The closure of two UK fertiliser plants by US company CF Industries because of surging natural gas prices has cut off about 60 per cent of the country’s commercial CO2 production.
The UK government has been in talks with Tony Will, chief executive of CF Industries, about potential solutions for reopening the plants including financial support.
Kwarteng said he had spoken to Will on Sunday and Monday and had also held conversations with chancellor Rishi Sunak. “We are looking at ways to very soon make sure production of CO2 . . . is resumed as quickly as possible,” he said.
“Time is of the essence. We’re hopeful we can get something sorted today and get production up and running in the next few days. It will come at some cost. It may come at some cost. We are still hammering out the details.”
CF Industries suspended production because it was paying more for its raw materials, including energy, than the price of the ammonia and CO2 that it produced.
“If we do provide support it will be on a temporary basis,” said Kwarteng. “What I’m focused on is getting production up and running.”
Kwarteng claimed that some people had demanded the nationalisation of the company. “I’m averse to that, I don’t think that is a good idea,” he said. “Between nationalisation and not doing anything, there are lots of options.”
George Eustice, environment secretary, is hosting a roundtable with representatives of the food retail, processing and manufacturing sectors on Tuesday.
Poultry producers have started taking emergency measures to conserve carbon dioxide used to stun birds for slaughter as a shortage of the gas poses an increasingly grave threat to the meat supply chain. The poultry industry has said plants hold only one to five days’ CO2 supply on site and warned of disruption to the chicken stocks once that runs out.
The shortage of the gas has also affected Britain’s soft drinks manufacturers, with some warning on Monday that they only had enough supplies to last a few days.
Five energy providers have already gone bust in recent weeks with more expected to collapse in the coming days.
Kwarteng said he did not believe that taxpayer money should be used to bail out failing companies.
However, the government is drawing up plans to provide state loans to larger companies that take on the customers from collapsed providers.
Industry experts believe this could lead to a dramatic consolidation in the market in a short space of time.
But Kwarteng denied suggestions that the industry could be left with as few as 10 companies after the crisis. “I don’t believe for a minute there will only be 10 in three months time,” he told the Today programme.
Kwarteng insisted on Monday there was “no question of the lights going out” and that it was “alarmist” to suggest people would struggle to heat their homes in the colder months. He said Britain had “sufficient capacity” to meet household demand.

(Items in a dataset)
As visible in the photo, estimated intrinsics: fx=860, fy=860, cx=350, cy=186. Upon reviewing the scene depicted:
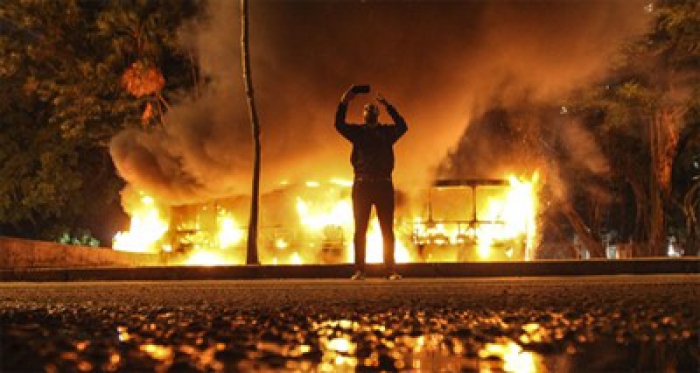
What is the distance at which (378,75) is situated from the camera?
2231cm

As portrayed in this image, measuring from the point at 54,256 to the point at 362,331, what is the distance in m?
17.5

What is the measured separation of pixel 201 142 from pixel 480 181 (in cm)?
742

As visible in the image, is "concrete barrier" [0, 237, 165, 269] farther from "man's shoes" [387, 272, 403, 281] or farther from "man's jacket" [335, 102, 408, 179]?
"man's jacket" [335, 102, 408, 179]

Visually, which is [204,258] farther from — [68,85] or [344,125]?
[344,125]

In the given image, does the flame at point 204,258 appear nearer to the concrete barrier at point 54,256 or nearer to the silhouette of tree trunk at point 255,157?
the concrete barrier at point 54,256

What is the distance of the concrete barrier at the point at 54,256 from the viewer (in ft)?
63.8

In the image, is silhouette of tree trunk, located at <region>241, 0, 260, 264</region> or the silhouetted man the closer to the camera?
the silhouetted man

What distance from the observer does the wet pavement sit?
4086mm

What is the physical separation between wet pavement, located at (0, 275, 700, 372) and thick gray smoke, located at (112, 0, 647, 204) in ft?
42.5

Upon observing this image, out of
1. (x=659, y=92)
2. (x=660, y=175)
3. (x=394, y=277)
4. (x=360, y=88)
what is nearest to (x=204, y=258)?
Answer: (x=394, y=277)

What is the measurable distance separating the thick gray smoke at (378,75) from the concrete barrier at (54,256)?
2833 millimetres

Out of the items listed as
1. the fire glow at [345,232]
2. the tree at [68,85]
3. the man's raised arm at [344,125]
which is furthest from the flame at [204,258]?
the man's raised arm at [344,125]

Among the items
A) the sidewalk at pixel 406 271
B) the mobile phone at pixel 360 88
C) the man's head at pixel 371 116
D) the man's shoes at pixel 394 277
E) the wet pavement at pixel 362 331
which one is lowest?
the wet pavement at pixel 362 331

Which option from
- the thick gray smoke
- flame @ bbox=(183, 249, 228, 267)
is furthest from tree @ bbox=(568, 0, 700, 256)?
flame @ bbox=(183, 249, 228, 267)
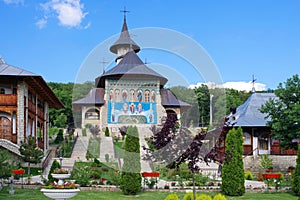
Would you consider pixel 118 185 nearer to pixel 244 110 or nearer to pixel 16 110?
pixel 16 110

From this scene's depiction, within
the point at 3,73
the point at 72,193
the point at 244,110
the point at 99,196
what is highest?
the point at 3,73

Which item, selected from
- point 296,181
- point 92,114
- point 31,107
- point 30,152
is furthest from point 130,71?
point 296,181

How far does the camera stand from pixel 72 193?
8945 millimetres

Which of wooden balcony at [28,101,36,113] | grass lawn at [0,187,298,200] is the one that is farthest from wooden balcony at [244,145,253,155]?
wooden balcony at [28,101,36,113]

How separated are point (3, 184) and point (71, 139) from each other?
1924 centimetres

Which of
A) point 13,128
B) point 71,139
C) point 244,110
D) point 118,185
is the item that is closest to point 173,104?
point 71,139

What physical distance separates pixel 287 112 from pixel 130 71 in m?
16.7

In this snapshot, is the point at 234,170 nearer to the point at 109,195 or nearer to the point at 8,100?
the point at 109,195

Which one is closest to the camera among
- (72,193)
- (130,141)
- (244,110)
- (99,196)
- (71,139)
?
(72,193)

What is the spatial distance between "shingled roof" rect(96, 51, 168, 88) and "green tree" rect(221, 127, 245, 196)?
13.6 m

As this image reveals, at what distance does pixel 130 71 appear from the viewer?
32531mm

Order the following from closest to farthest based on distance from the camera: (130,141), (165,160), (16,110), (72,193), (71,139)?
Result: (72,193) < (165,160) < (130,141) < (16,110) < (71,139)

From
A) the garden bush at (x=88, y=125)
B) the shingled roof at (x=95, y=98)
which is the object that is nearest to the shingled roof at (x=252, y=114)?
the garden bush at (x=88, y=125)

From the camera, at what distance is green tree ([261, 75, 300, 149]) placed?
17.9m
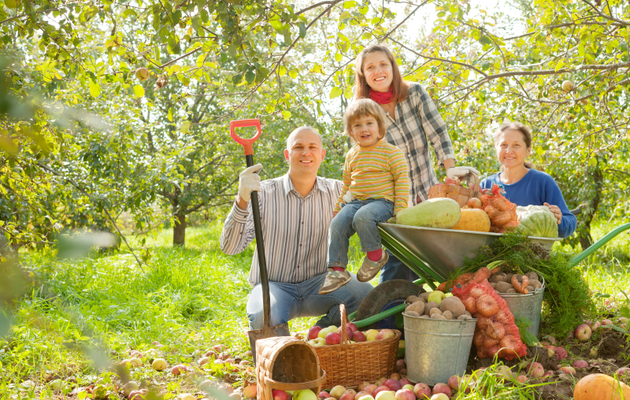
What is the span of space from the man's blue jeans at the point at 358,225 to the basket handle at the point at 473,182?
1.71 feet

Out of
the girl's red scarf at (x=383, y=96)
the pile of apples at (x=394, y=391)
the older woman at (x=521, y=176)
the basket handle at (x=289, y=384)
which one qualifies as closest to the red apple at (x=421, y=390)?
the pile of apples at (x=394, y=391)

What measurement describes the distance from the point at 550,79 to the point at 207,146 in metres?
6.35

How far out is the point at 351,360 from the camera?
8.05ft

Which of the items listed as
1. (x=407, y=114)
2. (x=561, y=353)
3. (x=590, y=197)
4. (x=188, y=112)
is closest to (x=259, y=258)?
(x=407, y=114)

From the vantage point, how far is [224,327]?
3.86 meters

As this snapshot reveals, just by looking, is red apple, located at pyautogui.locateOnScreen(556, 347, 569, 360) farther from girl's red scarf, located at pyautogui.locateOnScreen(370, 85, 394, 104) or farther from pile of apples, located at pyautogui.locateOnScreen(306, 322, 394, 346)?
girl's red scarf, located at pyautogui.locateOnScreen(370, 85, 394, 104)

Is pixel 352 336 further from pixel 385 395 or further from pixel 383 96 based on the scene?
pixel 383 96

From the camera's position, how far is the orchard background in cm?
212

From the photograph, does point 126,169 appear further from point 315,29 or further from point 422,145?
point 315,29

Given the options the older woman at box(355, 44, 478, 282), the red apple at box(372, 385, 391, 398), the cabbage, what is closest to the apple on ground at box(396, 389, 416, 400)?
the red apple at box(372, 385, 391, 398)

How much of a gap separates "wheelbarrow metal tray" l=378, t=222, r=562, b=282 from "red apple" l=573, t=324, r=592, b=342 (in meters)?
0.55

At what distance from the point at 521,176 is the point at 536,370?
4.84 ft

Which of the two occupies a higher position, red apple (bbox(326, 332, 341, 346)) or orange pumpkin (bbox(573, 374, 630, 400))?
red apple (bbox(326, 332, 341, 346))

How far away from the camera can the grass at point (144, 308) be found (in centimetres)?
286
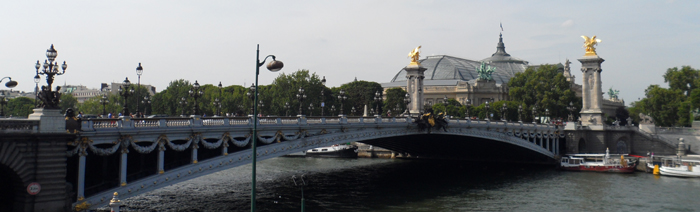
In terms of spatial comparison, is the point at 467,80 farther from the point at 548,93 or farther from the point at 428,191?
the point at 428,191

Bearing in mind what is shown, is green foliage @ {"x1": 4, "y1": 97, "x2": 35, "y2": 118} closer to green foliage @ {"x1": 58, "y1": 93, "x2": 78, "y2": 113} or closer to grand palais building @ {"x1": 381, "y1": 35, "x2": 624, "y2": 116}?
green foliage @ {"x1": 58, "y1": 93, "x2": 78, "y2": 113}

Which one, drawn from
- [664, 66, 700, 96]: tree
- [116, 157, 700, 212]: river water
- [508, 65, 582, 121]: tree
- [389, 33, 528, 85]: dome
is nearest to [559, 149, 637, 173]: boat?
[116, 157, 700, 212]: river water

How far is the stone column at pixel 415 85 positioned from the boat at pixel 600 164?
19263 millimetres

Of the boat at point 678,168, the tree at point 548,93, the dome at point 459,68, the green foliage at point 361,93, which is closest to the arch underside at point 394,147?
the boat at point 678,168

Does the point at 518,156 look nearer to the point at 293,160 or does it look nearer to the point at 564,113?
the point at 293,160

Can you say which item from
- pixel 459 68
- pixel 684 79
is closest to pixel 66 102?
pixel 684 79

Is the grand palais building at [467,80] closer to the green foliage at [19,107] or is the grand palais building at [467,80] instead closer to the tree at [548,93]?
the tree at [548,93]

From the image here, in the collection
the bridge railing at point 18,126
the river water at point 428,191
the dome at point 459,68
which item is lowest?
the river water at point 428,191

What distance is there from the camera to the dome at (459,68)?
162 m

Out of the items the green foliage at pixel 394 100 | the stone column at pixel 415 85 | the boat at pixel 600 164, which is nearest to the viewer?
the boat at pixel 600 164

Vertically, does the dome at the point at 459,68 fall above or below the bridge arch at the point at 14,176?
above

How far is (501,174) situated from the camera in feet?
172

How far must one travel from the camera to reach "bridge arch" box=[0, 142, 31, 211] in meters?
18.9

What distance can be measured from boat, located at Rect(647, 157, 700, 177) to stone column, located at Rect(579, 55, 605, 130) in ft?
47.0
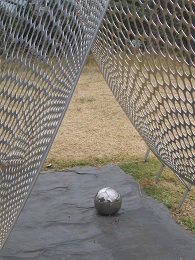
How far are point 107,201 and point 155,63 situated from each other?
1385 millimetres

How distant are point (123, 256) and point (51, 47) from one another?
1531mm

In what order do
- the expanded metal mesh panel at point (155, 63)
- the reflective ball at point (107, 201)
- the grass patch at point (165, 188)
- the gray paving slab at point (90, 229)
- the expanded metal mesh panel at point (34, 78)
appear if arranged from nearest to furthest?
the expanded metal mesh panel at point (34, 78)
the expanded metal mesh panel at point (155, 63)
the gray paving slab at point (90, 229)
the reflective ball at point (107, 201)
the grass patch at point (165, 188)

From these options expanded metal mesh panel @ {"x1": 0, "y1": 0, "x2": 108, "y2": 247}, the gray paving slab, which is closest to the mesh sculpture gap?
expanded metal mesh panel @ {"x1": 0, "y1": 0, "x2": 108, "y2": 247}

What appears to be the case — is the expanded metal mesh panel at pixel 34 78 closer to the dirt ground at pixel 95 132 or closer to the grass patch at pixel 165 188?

# Exercise directions
Can you restate the stretch of the CO2 shortage article from "Poultry producers have" through "out failing companies.", changing "soft drinks" to "fizzy drinks"? None of these entries is needed.

# Result of the exercise
Poultry producers have started taking emergency measures to conserve carbon dioxide used to stun birds for slaughter as a shortage of the gas poses an increasingly grave threat to the meat supply chain. The poultry industry has said plants hold only one to five days’ CO2 supply on site and warned of disruption to the chicken stocks once that runs out.
The shortage of the gas has also affected Britain’s fizzy drinks manufacturers, with some warning on Monday that they only had enough supplies to last a few days.
Five energy providers have already gone bust in recent weeks with more expected to collapse in the coming days.
Kwarteng said he did not believe that taxpayer money should be used to bail out failing companies.